重大な発見があるのではないかと強く身構える時、その人の中で、ほとんど無意識的に「重大なもの」が設定されてしまう。そして、その想定から外れるものを見過ごす。p.29

 はずれたものこそ大事なのでは、と。「ちゃぶ台」7号で取り上げたテーマ「ふれる、もれる、すくわれる」そのものか。

「信仰とは頭で考えることではなく、生きてみることではないだろうか。知ることではなく、歩いてみることではないだろうか」この一言が私を変えた。p.75.76

 悩む若き頃の著者に、まず感謝してから諭されたという井上神父との出会い。
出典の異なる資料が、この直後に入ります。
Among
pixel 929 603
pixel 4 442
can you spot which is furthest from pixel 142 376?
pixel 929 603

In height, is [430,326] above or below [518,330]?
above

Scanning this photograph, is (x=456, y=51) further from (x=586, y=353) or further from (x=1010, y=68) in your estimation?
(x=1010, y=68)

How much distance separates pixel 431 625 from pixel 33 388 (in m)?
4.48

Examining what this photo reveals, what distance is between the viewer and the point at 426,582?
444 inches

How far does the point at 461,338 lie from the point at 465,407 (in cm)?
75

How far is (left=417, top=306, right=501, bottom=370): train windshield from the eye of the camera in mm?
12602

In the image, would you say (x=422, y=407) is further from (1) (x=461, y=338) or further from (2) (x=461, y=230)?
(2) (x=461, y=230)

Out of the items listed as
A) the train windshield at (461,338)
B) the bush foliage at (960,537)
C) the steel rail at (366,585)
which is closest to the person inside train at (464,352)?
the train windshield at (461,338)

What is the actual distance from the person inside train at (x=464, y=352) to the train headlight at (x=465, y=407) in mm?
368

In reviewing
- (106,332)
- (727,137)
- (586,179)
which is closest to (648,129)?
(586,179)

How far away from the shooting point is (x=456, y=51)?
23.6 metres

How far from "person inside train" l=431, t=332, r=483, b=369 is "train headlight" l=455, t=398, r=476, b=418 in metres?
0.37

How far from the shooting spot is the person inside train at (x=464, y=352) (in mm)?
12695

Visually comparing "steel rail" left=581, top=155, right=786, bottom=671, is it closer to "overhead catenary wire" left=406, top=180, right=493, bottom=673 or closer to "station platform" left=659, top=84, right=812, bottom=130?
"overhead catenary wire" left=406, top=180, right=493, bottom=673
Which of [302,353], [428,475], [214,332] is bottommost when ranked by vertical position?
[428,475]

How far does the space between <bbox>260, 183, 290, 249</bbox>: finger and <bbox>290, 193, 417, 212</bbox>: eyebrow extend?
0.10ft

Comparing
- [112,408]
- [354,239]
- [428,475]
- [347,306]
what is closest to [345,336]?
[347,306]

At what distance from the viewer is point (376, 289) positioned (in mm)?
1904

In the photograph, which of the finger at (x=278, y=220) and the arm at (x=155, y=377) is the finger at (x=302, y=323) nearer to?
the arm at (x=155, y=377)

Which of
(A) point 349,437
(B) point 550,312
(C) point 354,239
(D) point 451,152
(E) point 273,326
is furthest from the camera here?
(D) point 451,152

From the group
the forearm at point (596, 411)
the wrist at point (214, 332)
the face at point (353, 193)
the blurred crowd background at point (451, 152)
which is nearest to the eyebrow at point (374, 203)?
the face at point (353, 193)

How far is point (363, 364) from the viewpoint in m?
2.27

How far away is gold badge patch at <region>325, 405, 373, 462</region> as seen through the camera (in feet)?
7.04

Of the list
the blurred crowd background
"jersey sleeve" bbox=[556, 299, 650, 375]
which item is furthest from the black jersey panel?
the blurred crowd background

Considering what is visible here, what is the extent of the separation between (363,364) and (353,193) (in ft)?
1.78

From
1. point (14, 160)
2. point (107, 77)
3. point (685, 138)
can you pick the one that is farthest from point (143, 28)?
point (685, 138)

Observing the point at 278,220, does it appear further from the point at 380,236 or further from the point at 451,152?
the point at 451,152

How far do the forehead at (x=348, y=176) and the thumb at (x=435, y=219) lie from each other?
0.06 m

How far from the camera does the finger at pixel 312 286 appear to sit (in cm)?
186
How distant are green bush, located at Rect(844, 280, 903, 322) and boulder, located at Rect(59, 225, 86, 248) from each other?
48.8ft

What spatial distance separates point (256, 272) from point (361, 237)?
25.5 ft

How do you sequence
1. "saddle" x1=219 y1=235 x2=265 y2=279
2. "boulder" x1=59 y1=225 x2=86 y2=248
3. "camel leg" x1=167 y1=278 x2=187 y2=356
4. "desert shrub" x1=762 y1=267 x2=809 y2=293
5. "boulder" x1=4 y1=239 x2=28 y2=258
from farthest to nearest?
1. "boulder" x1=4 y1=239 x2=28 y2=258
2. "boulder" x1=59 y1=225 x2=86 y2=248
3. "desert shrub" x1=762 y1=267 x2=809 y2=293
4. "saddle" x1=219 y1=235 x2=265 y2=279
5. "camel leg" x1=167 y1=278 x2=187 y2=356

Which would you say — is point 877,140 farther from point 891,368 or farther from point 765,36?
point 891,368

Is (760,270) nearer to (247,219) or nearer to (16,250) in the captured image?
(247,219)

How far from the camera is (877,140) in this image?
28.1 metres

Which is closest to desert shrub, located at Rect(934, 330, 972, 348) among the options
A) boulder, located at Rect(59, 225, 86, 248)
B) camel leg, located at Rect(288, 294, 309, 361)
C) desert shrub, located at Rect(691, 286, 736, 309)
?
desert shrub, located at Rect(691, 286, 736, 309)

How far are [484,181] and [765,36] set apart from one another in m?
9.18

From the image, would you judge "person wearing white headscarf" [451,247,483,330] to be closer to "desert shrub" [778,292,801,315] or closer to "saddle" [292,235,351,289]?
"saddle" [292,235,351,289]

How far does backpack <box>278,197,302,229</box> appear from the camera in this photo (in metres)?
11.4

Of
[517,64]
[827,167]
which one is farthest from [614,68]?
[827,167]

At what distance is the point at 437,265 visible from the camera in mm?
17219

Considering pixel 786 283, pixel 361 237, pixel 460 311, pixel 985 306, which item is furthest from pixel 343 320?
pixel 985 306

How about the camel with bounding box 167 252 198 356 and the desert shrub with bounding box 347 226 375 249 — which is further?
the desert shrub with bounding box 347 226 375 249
信仰とは、頭でっかちではない。

「おかしゃん、はなば」p.110

 地を這い、肘から血を流しながら、舞い落ちる花びらを拾おうとする女の子を語る石牟礼道子。

その皮膚の下には
骨のヴァイオリンがあるといふのに
風が不意にそれを
鳴らしはせぬか
(堀辰雄「詩」)p.167

 肉体を透かす堀辰雄の異能

「ありがとう。でもいいの。私が感じていることをそのまま口にしたら、聞いたあなたはきっと、耐えられないと思うから」p.180

 最も身近な方の入院。私も昨年まで病床の父を見舞う時、何もできませんでした。どう思っていたのか、考えると…。

「愛し、そして喪ったということは、いちども愛したことがないよりも、よいことなのだ。」p.184

 神谷美恵子の訳したテニスンの言葉。言葉を紡ぐ人、それを掬い上げ紹介する人。その連関の中に、著者は私たち読者も参加させようとしてくれる。